Court Fees ≠
Fees for Accessing Justice System
By
Talha Abdul
Rahman
Judicial
systems contribute to maintaining peace in the society and the ease of access
of a reliable judicial system reinforces faith in the rule of law. It is
therefore a natural corollary of existence of a judicial system that the
procedures and costs in accessing the remedy of approaching the courts have to
be only nominal. Judicial system is entitled, as of right, to get funded from
tax payers’ money and it is improper for judicial system to increase the costs
of accessing the system in order to sustain itself. In short, a litigant is not
to be seen as a person accessing “services” of the court and therefore, cannot
be treated as “customer” who has to pay up.
On 19th
August, 2014, the Supreme Court of India has introduced a new set of rules
called the Supreme Court Rules, 2013 replacing the old set of Rules framed
in 1966. While the 2013 Rules do bring in a number of changes, it can be termed
as a lost opportunity to hold a consultative process with lawyers as well as
litigants to devise a better set of rules ensuring ease and equality of access
to justice. The Supreme Court Bar Association
has challenged the 2013 Rules and had requested the Supreme Court to defer the
implementation of the 2013 Rules. While the petition to challenge the 2013 Rule
is pending adjudication, the request for deferral was declined.
Amongst
others, the Supreme Court’s decision to enhance the court fees payable to
access the courts and linking the same to the identity of the litigant and
subject matter of the case does not seem to promote access to justice. To begin
with, no explanation is available in public domain for substantially increasing
the court fees, and unless a rational explanation is available for the same, it
is difficult to justify the enhancement merely only speculation of increase in
the cost of adjudication since 1966.
In any
event, as suggested above, it is contrary to public policy to force a litigant
to pay “court fees” as a fees to access the judicial system, especially when
judicial system is, even under the Constitution, the residuary system of
dispute resolution. The importance of civil justice system can be gauged from
the following except from Dame Hazel Gen’s Hamlyn Law Lecture (2008):
The civil law maps out
the boundaries of social and economic behaviour, while the civil courts resolve
disputes when they arise. In this way, the civil courts publicly re-affirm
norms and behavioural standards for private citizens, businesses and public
bodies. Bargains between strangers are possible because rights and
responsibilities are determined by a settled legal framework and are
enforceable by the courts if promises are not kept. Under the rule of law,
government is accountable for its actions and will be checked if it exceeds its
powers. The courts are not the only vehicle for sending these messages, but
they contribute quietly and significantly to social and economic well-being.
In fact, 14th
Law Commission of India chaired by Mr. M.C. Setalvad, India’s first attorney
general has stated that:
India is, so
far as we know, the only country under a modern system of government which
deters a person who has been deprived of his property or whose legal rights
have been infringed from seeking redress by imposing a tax on remedy he seeks.

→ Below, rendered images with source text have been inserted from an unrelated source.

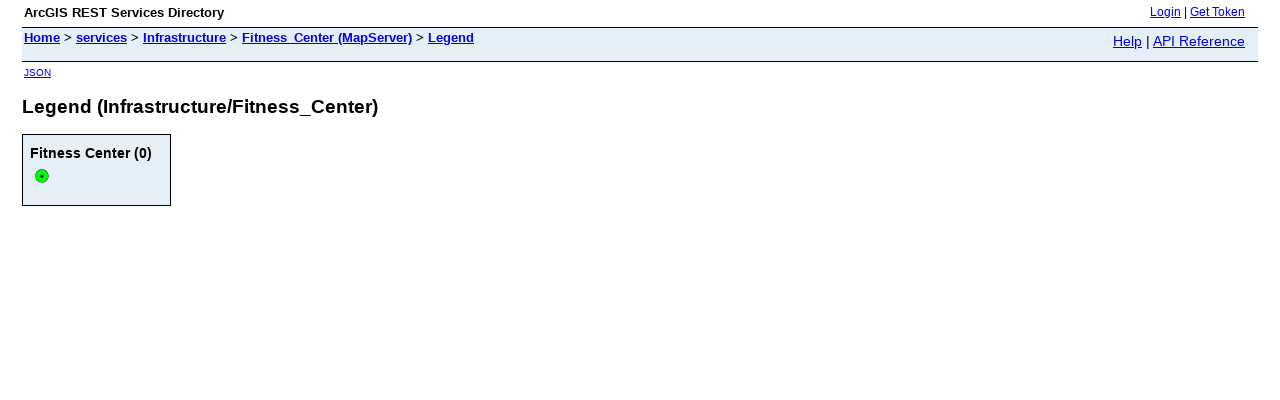

--- FILE ---
content_type: text/html;charset=utf-8
request_url: https://maps.brla.gov/gis/rest/services/Infrastructure/Fitness_Center/MapServer/legend
body_size: 912
content:
<html lang="en">
<head>
<title>Legend (Infrastructure/Fitness_Center)</title>
<link href="/gis/rest/static/main.css" rel="stylesheet" type="text/css"/>
</head>
<body>
<table width="100%" class="userTable">
<tr>
<td class="titlecell">
ArcGIS REST Services Directory
</td>
<td align="right">
<a href="https://maps.brla.gov/gis/rest/login">Login</a>
| <a href="https://maps.brla.gov/gis/tokens/">Get Token</a>
</td>
</tr>
</table>
<table width="100%" class="navTable">
<tr valign="top">
<td class="breadcrumbs">
<a href="/gis/rest/services">Home</a>
&gt; <a href="/gis/rest/services">services</a>
&gt; <a href="/gis/rest/services/Infrastructure">Infrastructure</a>
&gt; <a href="/gis/rest/services/Infrastructure/Fitness_Center/MapServer">Fitness_Center (MapServer)</a>
&gt; <a href="/gis/rest/services/Infrastructure/Fitness_Center/MapServer/legend">Legend</a>
</td>
<td align="right">
<a href="https://maps.brla.gov/gis/sdk/rest/02ss/02ss00000057000000.htm" target="_blank">Help</a> | <a href="https://maps.brla.gov/gis/rest/services/Infrastructure/Fitness_Center/MapServer/legend?f=help" target="_blank">API Reference</a>
</td>
</tr>
</table><table>
<tr>
<td class="apiref">
<a href="?f=pjson" target="_blank">JSON</a>
</td>
</tr>
</table>
<h2>Legend (Infrastructure/Fitness_Center)</h2>
<div class="rbody">
<table class="formTable">
<tr>
<td>
<b>Fitness Center (0)</b>
<table>
<tr valign="middle">
<td><img src="[data-uri]" alt=""/>
<td></td>
</tr>
</table>
</td>
</tr>
</table>
</div>
<br/><br/>
</body>
</html>
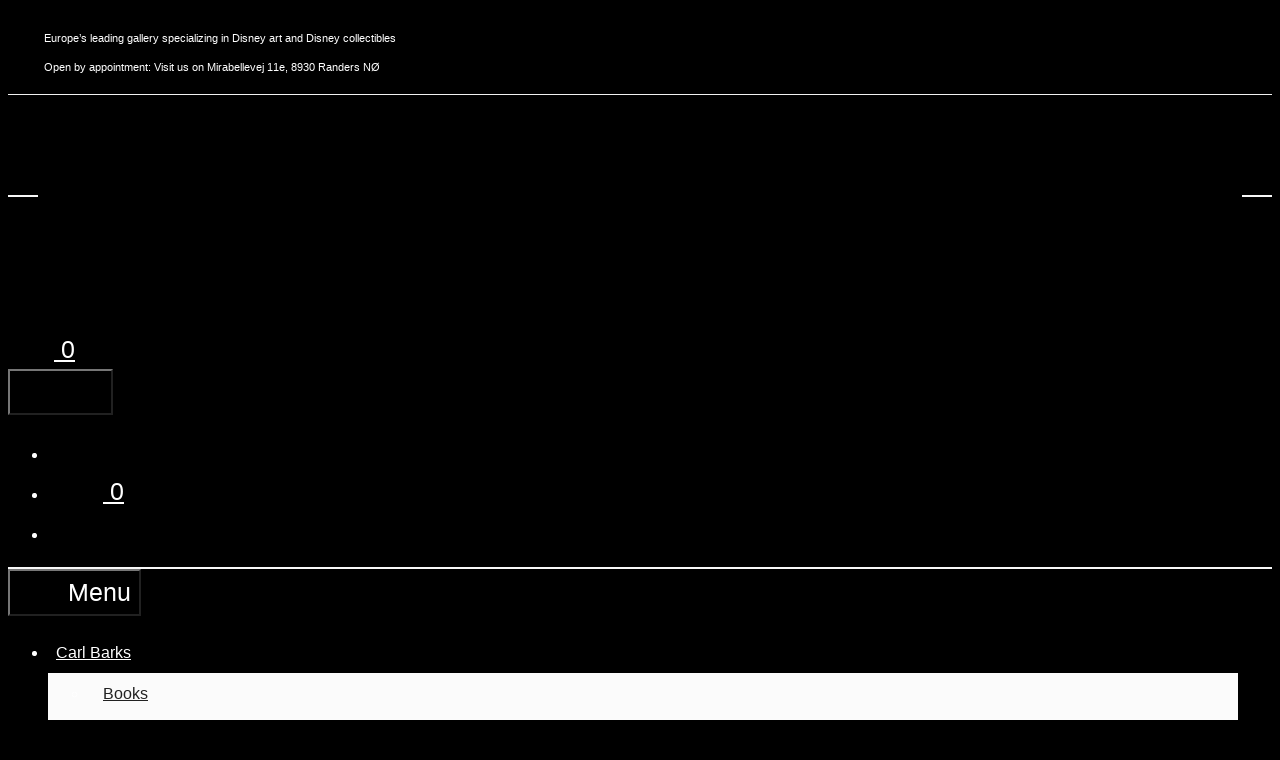

--- FILE ---
content_type: text/plain
request_url: https://www.google-analytics.com/j/collect?v=1&_v=j102&a=1303903719&t=pageview&_s=1&dl=https%3A%2F%2Fdisneyanaplus.com%2F1-new-pastel-and-3-fine-art-prints-from-mike-peraza%2F&ul=en-us%40posix&dt=1%20new%20pastel%20and%203%20fine%20art%20prints%20from%20Mike%20Peraza%20-%20Disneyana%2B&sr=1280x720&vp=1280x720&_u=YEBAAEABAAAAACAAI~&jid=602117212&gjid=2139218979&cid=1914179888.1767013318&tid=UA-160028052-1&_gid=1269242710.1767013318&_r=1&_slc=1&gtm=45He5cb0h2n81KCZN4ZTv830809499za200zd830809499&gcd=13l3l3l3l1l1&dma=0&tag_exp=103116026~103200004~104527906~104528500~104684208~104684211~105391252~115583767~115938466~115938469~116184927~116184929~116251938~116251940&z=607748871
body_size: -451
content:
2,cG-C1FN2WP0Q1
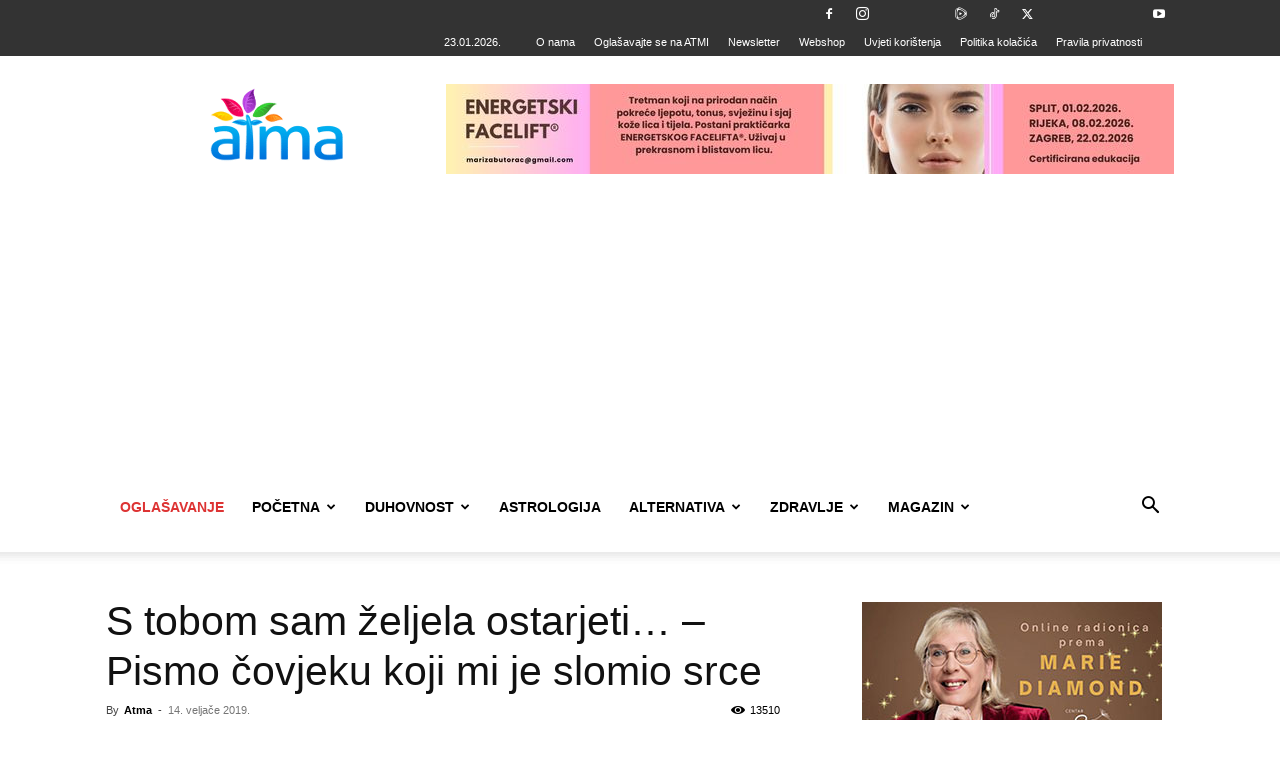

--- FILE ---
content_type: text/html; charset=UTF-8
request_url: https://www.rooar.eu/oglas.php?p=26&r=%3C?php%20print%20time();?%3E
body_size: 155
content:
<!--<iframe src="https://www.verglaj.com/moduli/vanjska_prijavnica.php?t=1111" frameborder="0" allowfullscreen></iframe>-->

<style>

.item {
  margin:0px;

    padding: 0px;	
}
.bodi {
  margin:0px;
  margin-top:0px;
  padding: 0px;	
}
</style>
<body class="bodi">
    
                 <!-- Item -->
                  <div > <a href="https://www.rooar.eu/kaunter.php?p=26&r=1769219818&b=8913" target="_blank" ><img alt="" src="https://www.rooar.eu/baneri/176854428726poklon-banner-mariza.jpg?r=1769219818"></a>
                  </div>
                  <!-- End Item --> 

                    
	    
</body>

--- FILE ---
content_type: text/html; charset=UTF-8
request_url: https://www.rooar.eu/oglas.php?p=3&r=%3C?php%20print%20time();?%3E
body_size: -82
content:
<!--<iframe src="https://www.verglaj.com/moduli/vanjska_prijavnica.php?t=1111" frameborder="0" allowfullscreen></iframe>-->

<style>

.item {
  margin:0px;

    padding: 0px;	
}
.bodi {
  margin:0px;
  margin-top:0px;
  padding: 0px;	
}
</style>
<body class="bodi">
    
                 <!-- Item -->
                  <div > <a href="https://www.rooar.eu/kaunter.php?p=3&r=1769219818&b=8916" target="_blank" ><img alt="" src="https://www.rooar.eu/baneri/17685724593DAMANHUR BANNER 2026.png?r=1769219818"></a>
                  </div>
                  <!-- End Item --> 

                    
	    
</body>

--- FILE ---
content_type: text/html; charset=UTF-8
request_url: https://atma.hr/wp-admin/admin-ajax.php?td_theme_name=Newspaper&v=12.7.3
body_size: -418
content:
{"128192":13510}

--- FILE ---
content_type: text/html; charset=utf-8
request_url: https://www.google.com/recaptcha/api2/aframe
body_size: 266
content:
<!DOCTYPE HTML><html><head><meta http-equiv="content-type" content="text/html; charset=UTF-8"></head><body><script nonce="hYVIIccoV7A7MAm3oua3ZQ">/** Anti-fraud and anti-abuse applications only. See google.com/recaptcha */ try{var clients={'sodar':'https://pagead2.googlesyndication.com/pagead/sodar?'};window.addEventListener("message",function(a){try{if(a.source===window.parent){var b=JSON.parse(a.data);var c=clients[b['id']];if(c){var d=document.createElement('img');d.src=c+b['params']+'&rc='+(localStorage.getItem("rc::a")?sessionStorage.getItem("rc::b"):"");window.document.body.appendChild(d);sessionStorage.setItem("rc::e",parseInt(sessionStorage.getItem("rc::e")||0)+1);localStorage.setItem("rc::h",'1769219818357');}}}catch(b){}});window.parent.postMessage("_grecaptcha_ready", "*");}catch(b){}</script></body></html>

Our States provides hospitals which give free treatment to persons who are
physically afflicted. But if a person is injured in the matter of his
fundamental or other legal rights, we bar his approach to the Courts except on
payment of a heavy fee. The fee which we
charge is so excessive that the civil litigant seeking to enforce his legal
right pays not only the entire cost of the administration of civil justice but
also the cost of incurred by the State in prosecuting and punishing criminals
for crimes with which the civil litigants has no concern.
While the benefits of court system are reaped by the whole
society, the burden of paying the court fees has been conveniently placed on a litigant. This placing of burden on a litigant, ought not to be abused either by the Government or by the Court itself.
In fact, a civil litigant is also required to pay court fees to sustain the
criminal justice system. It will, however, have to be examined separately as to
the extent for which the State Governments defrays the expenditures linked to
the system of adjudication of criminal and civil cases. The Law Commission had
concluded that, “having regard to court
fees alone and ignoring other items of expense, to an honest litigant trying to
vindicate a just claim, the Court of justice would seem to wear a stern and
even cruel frown instead of an inviting and friendly look.”[1]
It can be said that, albeit with a
degree of caution, the conclusions of the 14th Law Commission
reached in 1964 continue to be true.
Unfortunately, the 2013 Rules do not make things any
better. Increasingly ‘court fees’ are being viewed as quid pro quo for
accessing a justice system – akin to an ordinary commercial service.